John Spink, an expert on food and packaging fraud at Michigan State University, estimates that 5 to 7 percent of the U.S. food supply is affected but acknowledges the number could be greater. "We know what we seized at the border, but we have no idea what we didn't seize," he said.

The job of ensuring that food is accurately labeled largely rests with the Food and Drug Administration. But it has been overwhelmed in trying to prevent food contamination, and fraud has remained on a back burner.

The recent development of high-tech tools -- including DNA testing -- has made it easier to detect fraud that might have gone unnoticed a decade ago.

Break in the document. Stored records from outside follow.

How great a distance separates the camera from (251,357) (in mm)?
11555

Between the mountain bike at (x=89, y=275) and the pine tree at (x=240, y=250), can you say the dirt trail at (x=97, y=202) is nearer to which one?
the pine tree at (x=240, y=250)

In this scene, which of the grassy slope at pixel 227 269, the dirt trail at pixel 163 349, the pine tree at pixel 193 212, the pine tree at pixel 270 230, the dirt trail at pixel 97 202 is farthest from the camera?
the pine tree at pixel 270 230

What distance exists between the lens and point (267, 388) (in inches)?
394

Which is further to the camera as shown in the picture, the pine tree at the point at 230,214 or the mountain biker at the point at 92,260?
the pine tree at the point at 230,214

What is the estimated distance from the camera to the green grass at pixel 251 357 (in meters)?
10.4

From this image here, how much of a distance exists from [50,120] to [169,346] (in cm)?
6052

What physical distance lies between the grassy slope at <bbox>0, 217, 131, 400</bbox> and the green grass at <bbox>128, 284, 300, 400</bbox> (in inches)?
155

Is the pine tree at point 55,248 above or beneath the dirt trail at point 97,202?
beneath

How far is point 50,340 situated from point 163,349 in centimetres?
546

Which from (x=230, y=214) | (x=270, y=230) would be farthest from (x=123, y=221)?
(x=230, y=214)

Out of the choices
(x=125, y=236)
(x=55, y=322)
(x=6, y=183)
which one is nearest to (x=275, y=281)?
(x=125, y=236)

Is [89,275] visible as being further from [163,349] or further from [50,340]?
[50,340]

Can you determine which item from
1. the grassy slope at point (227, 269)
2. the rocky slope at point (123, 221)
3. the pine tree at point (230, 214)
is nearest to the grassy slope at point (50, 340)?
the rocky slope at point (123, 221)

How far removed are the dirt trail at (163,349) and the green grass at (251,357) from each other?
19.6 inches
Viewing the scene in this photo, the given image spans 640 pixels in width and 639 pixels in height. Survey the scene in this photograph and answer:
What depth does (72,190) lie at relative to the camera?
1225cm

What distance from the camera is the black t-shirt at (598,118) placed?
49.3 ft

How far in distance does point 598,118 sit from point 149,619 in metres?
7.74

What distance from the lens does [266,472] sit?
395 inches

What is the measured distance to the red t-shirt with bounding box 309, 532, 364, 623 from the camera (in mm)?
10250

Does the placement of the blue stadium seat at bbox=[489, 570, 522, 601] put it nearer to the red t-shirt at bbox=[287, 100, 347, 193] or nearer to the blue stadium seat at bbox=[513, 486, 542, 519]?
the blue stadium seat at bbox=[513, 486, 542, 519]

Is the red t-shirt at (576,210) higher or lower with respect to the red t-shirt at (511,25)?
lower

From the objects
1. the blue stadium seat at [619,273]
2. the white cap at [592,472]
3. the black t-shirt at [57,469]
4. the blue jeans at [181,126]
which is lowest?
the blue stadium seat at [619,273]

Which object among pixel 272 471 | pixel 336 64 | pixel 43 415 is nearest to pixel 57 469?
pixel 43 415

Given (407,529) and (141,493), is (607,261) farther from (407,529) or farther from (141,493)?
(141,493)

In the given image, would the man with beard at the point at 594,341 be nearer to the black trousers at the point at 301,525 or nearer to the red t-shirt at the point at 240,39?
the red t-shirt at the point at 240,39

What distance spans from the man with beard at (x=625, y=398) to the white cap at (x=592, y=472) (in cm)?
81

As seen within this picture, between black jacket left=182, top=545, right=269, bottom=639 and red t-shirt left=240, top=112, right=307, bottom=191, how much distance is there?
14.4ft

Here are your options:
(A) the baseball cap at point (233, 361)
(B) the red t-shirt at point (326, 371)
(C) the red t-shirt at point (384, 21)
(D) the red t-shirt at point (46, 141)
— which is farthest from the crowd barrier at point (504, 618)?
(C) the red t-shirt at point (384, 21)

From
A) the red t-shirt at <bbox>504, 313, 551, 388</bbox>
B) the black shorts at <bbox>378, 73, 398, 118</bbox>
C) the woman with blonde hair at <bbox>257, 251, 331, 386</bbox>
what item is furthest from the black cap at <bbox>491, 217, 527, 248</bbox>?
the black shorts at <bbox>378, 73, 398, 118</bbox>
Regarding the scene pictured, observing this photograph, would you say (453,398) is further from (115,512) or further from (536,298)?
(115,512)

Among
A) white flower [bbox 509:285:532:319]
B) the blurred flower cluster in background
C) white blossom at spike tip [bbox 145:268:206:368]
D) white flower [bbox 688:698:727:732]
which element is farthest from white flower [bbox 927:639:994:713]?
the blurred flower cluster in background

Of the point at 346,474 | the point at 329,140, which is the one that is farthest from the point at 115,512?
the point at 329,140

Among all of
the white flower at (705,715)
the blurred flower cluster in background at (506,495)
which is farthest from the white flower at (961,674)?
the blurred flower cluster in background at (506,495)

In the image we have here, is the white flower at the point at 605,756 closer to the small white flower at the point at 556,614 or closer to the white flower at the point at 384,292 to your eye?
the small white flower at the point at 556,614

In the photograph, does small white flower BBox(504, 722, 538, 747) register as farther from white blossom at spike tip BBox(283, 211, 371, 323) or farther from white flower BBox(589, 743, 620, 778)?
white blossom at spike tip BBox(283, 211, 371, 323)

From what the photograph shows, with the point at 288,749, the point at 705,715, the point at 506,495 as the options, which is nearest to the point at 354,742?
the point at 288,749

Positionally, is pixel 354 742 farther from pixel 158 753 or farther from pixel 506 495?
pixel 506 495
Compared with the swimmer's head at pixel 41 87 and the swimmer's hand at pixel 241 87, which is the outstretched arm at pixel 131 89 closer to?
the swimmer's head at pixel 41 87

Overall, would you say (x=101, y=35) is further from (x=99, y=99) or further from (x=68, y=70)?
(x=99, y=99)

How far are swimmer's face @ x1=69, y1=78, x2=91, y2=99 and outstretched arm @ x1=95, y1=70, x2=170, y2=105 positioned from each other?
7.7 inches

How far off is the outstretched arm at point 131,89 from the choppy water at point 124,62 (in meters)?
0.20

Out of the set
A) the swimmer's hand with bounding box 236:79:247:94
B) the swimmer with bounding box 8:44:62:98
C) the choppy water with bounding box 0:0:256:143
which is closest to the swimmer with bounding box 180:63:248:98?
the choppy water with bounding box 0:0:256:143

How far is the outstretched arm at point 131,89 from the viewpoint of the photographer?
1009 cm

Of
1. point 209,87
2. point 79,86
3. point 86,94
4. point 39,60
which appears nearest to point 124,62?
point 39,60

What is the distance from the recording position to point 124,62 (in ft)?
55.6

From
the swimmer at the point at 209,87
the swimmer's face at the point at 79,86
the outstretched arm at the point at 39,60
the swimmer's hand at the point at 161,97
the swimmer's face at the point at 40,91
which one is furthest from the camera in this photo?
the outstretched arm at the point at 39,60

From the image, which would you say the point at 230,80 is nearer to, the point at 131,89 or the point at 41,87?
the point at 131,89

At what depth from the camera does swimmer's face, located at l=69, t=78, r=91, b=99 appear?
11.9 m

DNA can be extracted from cells of fish and meat and from other foods, such as rice and even coffee. Technicians then identify the species by comparing the DNA to a database of samples.

Another tool, isotope ratio analysis, can determine subtle differences between food -- whether a fish was farmed or wild, for example, or whether caviar came from Finland or a U.S. stream.

The techniques have become so accessible that two New York City high school students, working with scientists at the Rockefeller University and the American Museum of Natural History last year, discovered after analyzing DNA in 11 of 66 foods -- including the sheep's milk cheese and caviar -- bought randomly at markets in Manhattan were mislabeled.

"We put so much emphasis on food and purity of ingredients and where they come from," said Mark Stoeckle, a physician and DNA expert at Rockefeller University who advised the students. "But then there are things selling that are not what they say on the label. There's an important issue here in terms of economics and consumer safety."